群馬大学大学院理工学府分子科学部門

理工学部 化学・生物化学科/物質・環境類 応用化学プログラム

生物有機化学研究室(高橋剛研究室)

 

研究内容

短鎖ペプチドタグを用いたリガンド−タンパク質間相互作用検出系の構築

私たちの研究室では、酵素などのレポータータンパク質を用いた新しいリガンド−タンパク質間相互作用検出法の開発を行っています(図)。ここでは、酵素などのレポータータンパク質を2回分割した短鎖のペプチド鎖をタグ(目印)として用い、このペプチドタグを、相互作用を調べたい対象のリガンドとタンパク質それぞれに配置します。このとき、リガンドとタンパク質が相互作用すると、その近接効果により、ペプチドタグ間がNative Chemical Ligation (NCL)反応(図右下)で連結します。ここに、元のタンパク質の片断片を加えて再構成させると、酵素活性が回復し、相互作用を検出することができます。 現在この方法で用いることが可能なレポータータンパク質の種類を増やすことや、細胞内での相互作用の検出へと展開しています。

薬剤のオフターゲットタンパク質の網羅的探索

薬剤は、タンパク質などの生体分子に作用することで薬効を示します。一方で本来の標的以外のオフターゲット分子に作用すると、副作用に繋がる場合があります。そこで、当研究室では、薬剤のオフターゲットタンパク質を網羅的に探索することを目指しています。実際にオフターゲットタンパク質を見つけ出すことができると、副作用の理解のみならず、異なる薬効を示す薬剤としての利用も期待できます。

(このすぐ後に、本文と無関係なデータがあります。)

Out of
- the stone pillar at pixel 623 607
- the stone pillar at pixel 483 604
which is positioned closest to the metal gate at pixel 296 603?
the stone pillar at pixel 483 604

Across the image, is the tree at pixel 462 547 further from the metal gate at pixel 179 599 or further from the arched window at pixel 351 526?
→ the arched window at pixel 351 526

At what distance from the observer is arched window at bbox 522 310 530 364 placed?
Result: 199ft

 具体的には、上記で構築した相互作用検出法を使って、薬剤−タンパク質間の相互作用の情報をβラクタマーゼや、ルシフェラーゼなどレポータータンパク質へと変換し、ヒトタンパク質ライブラリから網羅的にオフターゲットタンパク質を見つけ出すことにチャレンジしています。

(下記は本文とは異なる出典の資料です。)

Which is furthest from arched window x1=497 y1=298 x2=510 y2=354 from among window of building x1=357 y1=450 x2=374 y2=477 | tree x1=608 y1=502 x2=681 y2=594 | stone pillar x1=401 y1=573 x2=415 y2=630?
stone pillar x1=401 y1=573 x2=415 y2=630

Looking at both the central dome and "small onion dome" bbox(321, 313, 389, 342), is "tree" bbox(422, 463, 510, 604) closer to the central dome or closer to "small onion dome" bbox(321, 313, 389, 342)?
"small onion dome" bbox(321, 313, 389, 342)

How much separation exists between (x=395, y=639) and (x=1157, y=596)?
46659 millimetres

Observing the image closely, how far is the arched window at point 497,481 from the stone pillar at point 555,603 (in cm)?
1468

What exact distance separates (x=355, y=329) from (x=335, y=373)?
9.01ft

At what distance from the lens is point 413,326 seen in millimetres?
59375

インテインは、タンパク質のスプライシング反応を自己触媒するタンパク質です。インテインの反応により、NエクステインとCエクステインがペプチド結合で連結します(図左)。インテインの中には、2つのドメインに分かれた分割インテインがあり、2つのポリペプチド鎖が分割インテインの部分で会合することで、エクステイン同士を繋げることができます。この反応は、protein trans-splicing(PTS)と呼ばれています。私たちの研究室では、新しい分割インテインの開発を行っています(図右)。新規に開発した分割インテインによるPTS反応を利用して、プロテアーゼの活性(図右上)や発光タンパク質であるルシフェラーゼの活性(図右下)などをPTS反応で制御する系の構築を行っています。この系を使って、細胞内の酵素反応や、ペプチド−タンパク質間の相互作用を簡便に検出する方法を開発しています。

インテイン工学

抗体は、相手となる抗原を厳密に見分けて結合することができます。この高い分子認識能を利用して様々な抗体医薬が開発され、がんなどの治療薬として利用されています。一方で、抗体分子は複雑な構造をもっており、また分子量も大きいため、調製が難しく、抗体医薬をつくるためのコストが問題となってきます。

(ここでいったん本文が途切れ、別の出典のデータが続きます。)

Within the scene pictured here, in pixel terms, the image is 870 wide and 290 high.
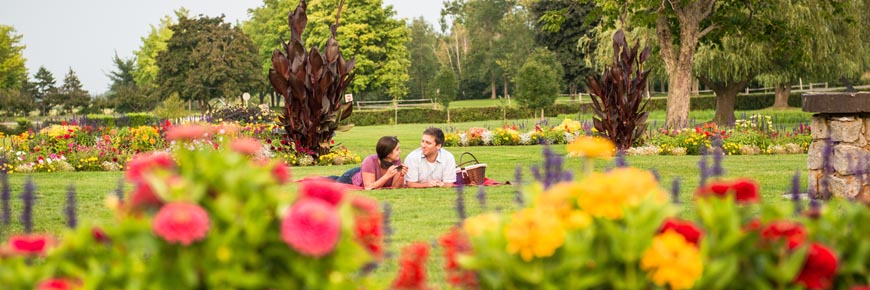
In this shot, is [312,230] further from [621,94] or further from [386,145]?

 私たちの研究室では、アミノ酸配列を一から構築したデノボタンパク質を創製する研究に取り組んでおり、これまでにアミノ酸残基数100程度で、天然様の高次構造を形成する人工タンパク質の作製に成功しています。このタンパク質は、化学合成が可能な大きさで、かつ免疫原性が低いことが分かっています。そこで、この人工タンパク質をスキャフォードとして、抗体様の分子認識場を作製し、優れた分子認識能をもつ人工タンパク質(ミニ抗体)の創製を目指しています。